Cyber Incident Victim: Mortgage Industry Advisory Corporation

On or around April 6, 2023, the Mortgage Industry Advisory Corporation (MIAC) learned of a data security incident impacting its IT network. MIAC, a vendor providing services to Freedom Mortgage Corporation, initiated an investigation into the nature and scope of this cybersecurity event. The investigation determined that an unauthorized party had gained access to MIAC's computer system. The investigation concluded on May 1, 2023, with the confirmation that certain consumer data stored on the company’s computer system was subject to unauthorized access. The specific technical details regarding the method of unauthorized access, the extent of network penetration, or the identity of the threat actor were not disclosed in the available information.

The following day, on May 2, 2023, MIAC formally informed its client, Freedom Mortgage Corporation, of the data breach. This notification indicated that the confidential consumer data entrusted to Freedom Mortgage and stored on MIAC's systems had been compromised. Upon being notified by its vendor, Freedom Mortgage collaborated with MIAC to review the affected files within the MIAC computer system. The purpose of this review was to determine precisely which consumers were impacted and what specific types of their personal information were accessed or acquired by the unauthorized party.

The analysis of the compromised data determined that the breached information varied depending on the individual but included sensitive personally identifiable information. The investigation confirmed that the unauthorized party gained access to consumers’ names and Social Security numbers. The full scope of the breach, including the exact number of affected individuals, was not detailed in the public filing. The data involved was information that had been provided by consumers to Freedom Mortgage in the course of their business relationship, and it was subsequently shared with and stored by the vendor, MIAC, as part of their business operations.

In response to the confirmed data leak, Freedom Mortgage Corporation fulfilled its regulatory obligations by filing a formal notice of data breach with the Massachusetts Office of Consumer Affairs and Business Regulation on May 22, 2023. This filing served as the public confirmation of the incident. Concurrently, data breach notification letters were sent out to all individuals whose information was compromised as a result of the security incident at MIAC. These notifications were sent by MIAC on behalf of Freedom Mortgage. The letters informed potential victims that their names and Social Security numbers were involved in the breach.

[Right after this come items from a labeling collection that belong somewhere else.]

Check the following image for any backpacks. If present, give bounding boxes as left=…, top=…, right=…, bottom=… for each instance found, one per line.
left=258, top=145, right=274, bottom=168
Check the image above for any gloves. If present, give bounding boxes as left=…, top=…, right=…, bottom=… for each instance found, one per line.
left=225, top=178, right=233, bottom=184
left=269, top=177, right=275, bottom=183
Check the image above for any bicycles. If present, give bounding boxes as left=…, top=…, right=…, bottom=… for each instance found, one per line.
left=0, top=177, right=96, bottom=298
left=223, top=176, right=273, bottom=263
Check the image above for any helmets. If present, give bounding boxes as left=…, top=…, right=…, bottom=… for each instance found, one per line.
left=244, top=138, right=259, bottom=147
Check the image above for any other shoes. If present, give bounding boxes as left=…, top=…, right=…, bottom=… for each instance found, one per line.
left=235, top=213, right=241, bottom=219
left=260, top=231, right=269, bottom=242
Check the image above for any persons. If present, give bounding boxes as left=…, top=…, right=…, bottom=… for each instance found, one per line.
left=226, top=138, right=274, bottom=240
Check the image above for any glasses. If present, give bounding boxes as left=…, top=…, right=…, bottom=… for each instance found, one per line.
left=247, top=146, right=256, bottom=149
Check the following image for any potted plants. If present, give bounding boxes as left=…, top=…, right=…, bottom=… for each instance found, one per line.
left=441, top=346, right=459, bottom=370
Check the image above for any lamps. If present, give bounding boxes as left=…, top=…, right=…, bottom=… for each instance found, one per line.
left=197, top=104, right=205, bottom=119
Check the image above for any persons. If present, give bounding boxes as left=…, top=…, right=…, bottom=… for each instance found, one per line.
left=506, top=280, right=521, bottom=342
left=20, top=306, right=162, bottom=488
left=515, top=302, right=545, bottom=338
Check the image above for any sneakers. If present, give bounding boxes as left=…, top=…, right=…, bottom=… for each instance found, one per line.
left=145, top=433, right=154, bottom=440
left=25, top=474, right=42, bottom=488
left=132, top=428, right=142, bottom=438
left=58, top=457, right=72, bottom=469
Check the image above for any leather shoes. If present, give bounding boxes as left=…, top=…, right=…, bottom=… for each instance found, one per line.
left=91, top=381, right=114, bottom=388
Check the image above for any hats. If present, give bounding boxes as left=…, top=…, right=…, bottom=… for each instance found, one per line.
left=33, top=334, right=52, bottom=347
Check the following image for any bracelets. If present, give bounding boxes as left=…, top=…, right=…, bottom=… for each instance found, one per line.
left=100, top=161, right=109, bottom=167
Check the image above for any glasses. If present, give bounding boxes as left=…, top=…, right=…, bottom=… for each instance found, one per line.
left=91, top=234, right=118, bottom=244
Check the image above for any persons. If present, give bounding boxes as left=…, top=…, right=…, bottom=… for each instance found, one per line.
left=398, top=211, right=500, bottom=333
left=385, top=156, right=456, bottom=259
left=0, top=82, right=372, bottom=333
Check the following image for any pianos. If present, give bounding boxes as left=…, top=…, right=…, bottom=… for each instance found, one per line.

As part of its response to mitigate potential harm to the affected individuals, MIAC offered free credit monitoring services to the victims of the breach. This service is a common remedial action intended to help individuals detect any suspicious activity related to their credit profiles that might suggest identity theft or fraud resulting from the exposure of their Social Security numbers. The offering of credit monitoring was detailed in the data breach notification letters sent to impacted consumers.

Freedom Mortgage Corporation is a significant entity in the financial services sector. Founded in 1990 and based in Boca Raton, Florida, the company operates as a large mortgage lender. It offers a wide array of mortgage and refinance options, including government-backed loans such as FHA loans, VA loans, and USDA loans, as well as cash-out refinancing products. The company employs more than 7,000 people and generates annual revenue of approximately $5.2 billion. The incident highlights the risks associated with third-party vendor relationships, where a cybersecurity failure at a service provider can directly impact the customers of its client, in this case, a major mortgage lender. The compromise of Social Security numbers is particularly severe due to the critical role this identifier plays in financial transactions and credit reporting, making affected individuals highly vulnerable to identity theft and financial fraud. The public disclosure of the event was made through a legal filing with a state regulatory body, and subsequent reporting provided the limited known details to a wider audience. The operational impact on Freedom Mortgage's or MIAC's business systems, beyond the data exfiltration, was not disclosed. The incident underscores the chain of responsibility in data protection, where a breach at a vendor necessitates a response and public disclosure from the primary data controller, the company that originally collected the information from consumers.